# DOCUMENTO DE ORIGEM:

################

Não sei o nome dela, a idade, ou o que faz. O que nos uniu foi a logística da mobilidade insustentável que assola o dia a dia das pessoas que trabalham e precisam se deslocar de casa para o trabalho e do trabalho para casa.
Toda essa estória – de uma quinta-feira de manhã – serve para elucidar exatamente um dos pontos que a presidente da Câmara Temática de Mobilidade Sustentável (CTMobi), Fátima Lima, trataria com executivos e profissionais de empresas que fazem parte do CEBDS – após a minha entrevista. Antes de se reunir com eles, eu fui lá para falar de ‘mobilidade’ vejam só.
Os temas que o grupo vem discutindo há um ano se concentram em dois quesitos: a mobilidade corporativa e a renovação de frota.
“Fernando, os temas escolhidos partem do desejo e da necessidade de nossos associados. Um deles é a mobilidade corporativa, que visa avaliar como as empresas podem ajudar seus colaboradores a sair de casa e chegar ao trabalho na hora certa e a sair do trabalho e chegar em casa sem traumas”, disse.
Quando ouvi isso, não resisti. Contei a epopeia que foi a minha logística da mobilidade insustentável e ao ouvir a estória ela sorriu e consentiu positivamente com a cabeça dizendo: “é isso. Ninguém aguenta mais.”

################

# DADOS FORNECIDOS:
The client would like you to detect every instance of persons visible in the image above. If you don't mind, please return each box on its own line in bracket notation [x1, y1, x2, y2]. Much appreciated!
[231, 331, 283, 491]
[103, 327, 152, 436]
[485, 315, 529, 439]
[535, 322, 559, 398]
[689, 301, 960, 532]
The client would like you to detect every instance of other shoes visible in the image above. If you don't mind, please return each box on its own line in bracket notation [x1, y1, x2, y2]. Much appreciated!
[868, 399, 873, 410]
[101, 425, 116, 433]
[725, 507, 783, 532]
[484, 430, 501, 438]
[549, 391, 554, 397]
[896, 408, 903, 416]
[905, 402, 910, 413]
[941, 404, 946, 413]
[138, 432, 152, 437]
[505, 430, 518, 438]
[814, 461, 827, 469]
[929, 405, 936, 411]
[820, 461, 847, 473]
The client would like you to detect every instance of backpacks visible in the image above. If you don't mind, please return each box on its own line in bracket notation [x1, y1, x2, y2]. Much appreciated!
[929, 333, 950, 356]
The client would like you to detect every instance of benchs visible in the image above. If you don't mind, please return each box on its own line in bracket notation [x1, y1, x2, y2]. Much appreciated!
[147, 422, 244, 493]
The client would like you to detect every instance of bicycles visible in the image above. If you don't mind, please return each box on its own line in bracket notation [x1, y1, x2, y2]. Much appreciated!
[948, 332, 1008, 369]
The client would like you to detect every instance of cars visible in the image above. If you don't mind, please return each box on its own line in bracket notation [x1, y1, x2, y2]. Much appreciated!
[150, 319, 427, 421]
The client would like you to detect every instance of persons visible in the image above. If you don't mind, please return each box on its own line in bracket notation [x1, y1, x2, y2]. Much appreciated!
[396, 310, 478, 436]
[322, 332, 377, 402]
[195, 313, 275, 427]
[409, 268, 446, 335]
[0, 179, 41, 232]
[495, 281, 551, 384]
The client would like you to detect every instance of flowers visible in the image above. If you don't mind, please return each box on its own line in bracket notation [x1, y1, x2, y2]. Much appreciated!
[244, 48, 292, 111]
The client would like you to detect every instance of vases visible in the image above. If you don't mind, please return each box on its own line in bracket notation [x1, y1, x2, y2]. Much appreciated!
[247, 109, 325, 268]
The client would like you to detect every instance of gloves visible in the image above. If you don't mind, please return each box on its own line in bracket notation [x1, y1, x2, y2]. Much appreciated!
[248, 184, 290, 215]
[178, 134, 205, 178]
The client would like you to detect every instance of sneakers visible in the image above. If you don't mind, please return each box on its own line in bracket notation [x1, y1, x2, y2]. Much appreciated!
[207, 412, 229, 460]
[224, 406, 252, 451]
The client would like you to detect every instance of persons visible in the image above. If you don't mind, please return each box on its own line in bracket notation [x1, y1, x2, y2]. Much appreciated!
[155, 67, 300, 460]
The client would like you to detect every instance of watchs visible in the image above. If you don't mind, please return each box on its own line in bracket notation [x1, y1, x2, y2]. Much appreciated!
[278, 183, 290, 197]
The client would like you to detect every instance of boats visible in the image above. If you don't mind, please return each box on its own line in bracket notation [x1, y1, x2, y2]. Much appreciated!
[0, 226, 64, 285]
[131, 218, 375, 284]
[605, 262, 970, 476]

################

# O QUE FAZER:
Continue o texto sobre mobilidade sustentável a partir da última frase apresentada. Os dados constituem um material à parte.

# RESPOSTA ESCRITA:
“A mobilidade corporativa está afetando não apenas o dia a dia das empresas e corporações, mas a saúde das pessoas que precisam trabalhar. Estamos assistindo a uma curva descendente de produtividade e de sequelas geradas pelo problema e o objetivo é mensurar a questão para que seja tratada, debatida e organizada pelos poderes públicos e pela iniciativa privada”, disse.
Mas o que vem a ser mobilidade sustentável? É a mobilidade e o deslocamento de pessoas para um jogo da Copa do Mundo, para um show no estádio do Morumbi, é a aplicação de um sistema de telemetria que permite o deslocamento automático de trens, metros, VLTs?
Para Fátima Lima, o tema vai do simples deslocamento de uma pessoa até o trabalho, como a definição de rotas e caronas compartilhadas. Mas na verdade não é só isso. É muito mais e envolve todo o contexto dos modais – rodoviário, aéreo, ferroviário e naval (de pessoas e de cargas).
“Estamos amadurecendo as ideias, os problemas, as possíveis soluções”, relata o vice-presidente do CTMobi, Felipe Salgado, ao destacar que a meta é ter um plano de trabalho que minimize a questão. “O problema existe e é reconhecido por todos e não adianta simplesmente jogar a culpa em A, B ou C, mas traçar soluções possíveis, negociar com os governos municipais, estaduais e federal formas de mitigar e até mesmo resolver o problema.”
Ao ouvir essas considerações, brinquei se ao governo não caberia à criação de um programa específico ao tema. Assim como existe o Inovar-Auto (com benesses claras e óbvias ao setor automotivo), não seria o caso de se criar o Inovar-Mobilidade, que daria ênfase e benefícios não para um único setor da economia, mas para iniciativas que abrangessem toda a sociedade.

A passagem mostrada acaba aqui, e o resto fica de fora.